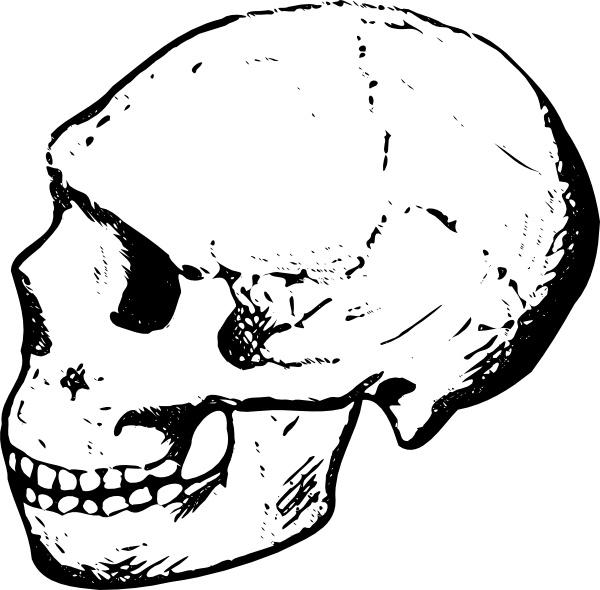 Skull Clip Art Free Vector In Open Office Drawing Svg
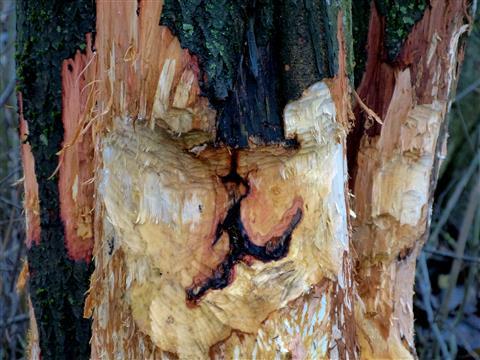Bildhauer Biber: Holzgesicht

...

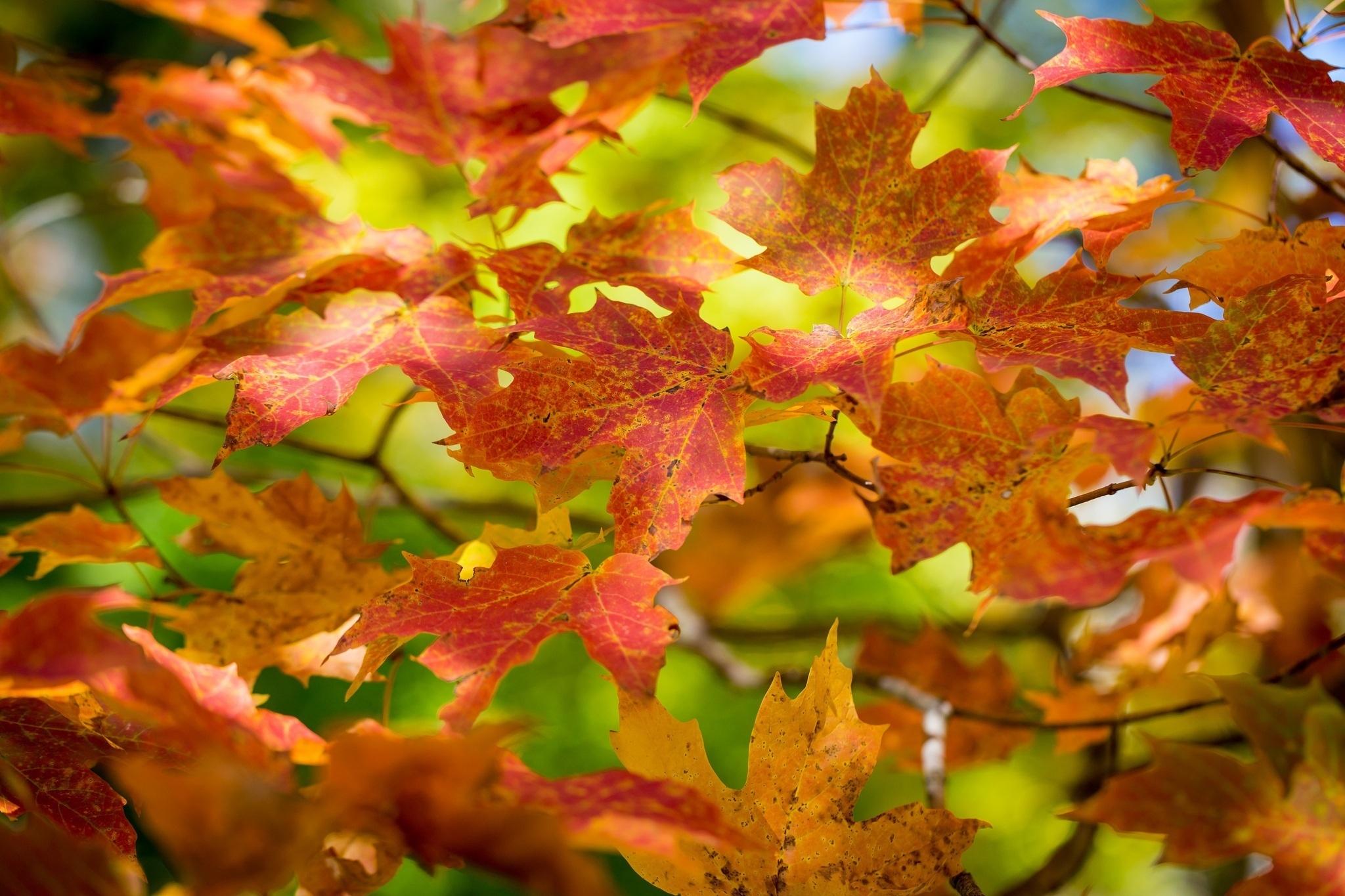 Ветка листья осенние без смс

WHAT THE TASK ASKS. Would you output the lines above from the line holding "Skull Clip Art" up to and including the line holding "Bildhauer Biber: Holzgesicht", exactly and only those, with no pictures?

EXERCISE RESULT.
 Skull Clip Art Free Vector In Open Office Drawing Svg
Bildhauer Biber: Holzgesicht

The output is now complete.